In case you missed it, New Mexico Sen. Jeff Bingaman recently defended the health care bill that Congress passed in an Albuquerque Journal piece entitled “Health Reform will Benefit New Mexico.” Unfortunately, Bingaman seems ignorant of the bill’s real impacts to the point where he repeats the untrue assertion that “New Mexicans who like the insurance coverage they have can continue to purchase the same insurance in the same way.”
Well, apparently Bingaman doesn’t know that the bill will have dramatic, negative consequences on Health Savings Accounts. As an owner of one of these “consumer driven health care policies,” I know better. The folks at the Heritage Foundation provide a more thorough analysis of the Bill’s impact on HSA’s here. According to Heritage:
The Obamacare law limits these consumer-controlled accounts in two ways: it restricts the types of health products you can purchase with your HSA money, and it reduces the amount of money you’ll be able to put into your FSA.
Unsurprisingly, there’s a price hike, too.

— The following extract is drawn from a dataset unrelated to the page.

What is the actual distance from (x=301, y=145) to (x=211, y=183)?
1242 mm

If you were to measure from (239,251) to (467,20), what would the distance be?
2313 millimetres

It doubles—to a whopping 20 percent—the tax penalty for withdrawing HSA funds to cover non-medical expenses.
That hardly sounds like “same insurance in the same way.” Of course, Bingaman’s entire article is full of lies like “the new law more than pays for itself.” That is simply not the case, even if we assume that Congress will make the future cuts necessary to achieve the assumptions laid out in the legislation.
As a member of the Senate Finance Committee, Bingaman is fully aware that this health care legislation is going to drive America into deeper deficits and increase health care costs for average Americans. Unfortunately, to Jeff Bingaman, the truth about health care reform is worth covering up.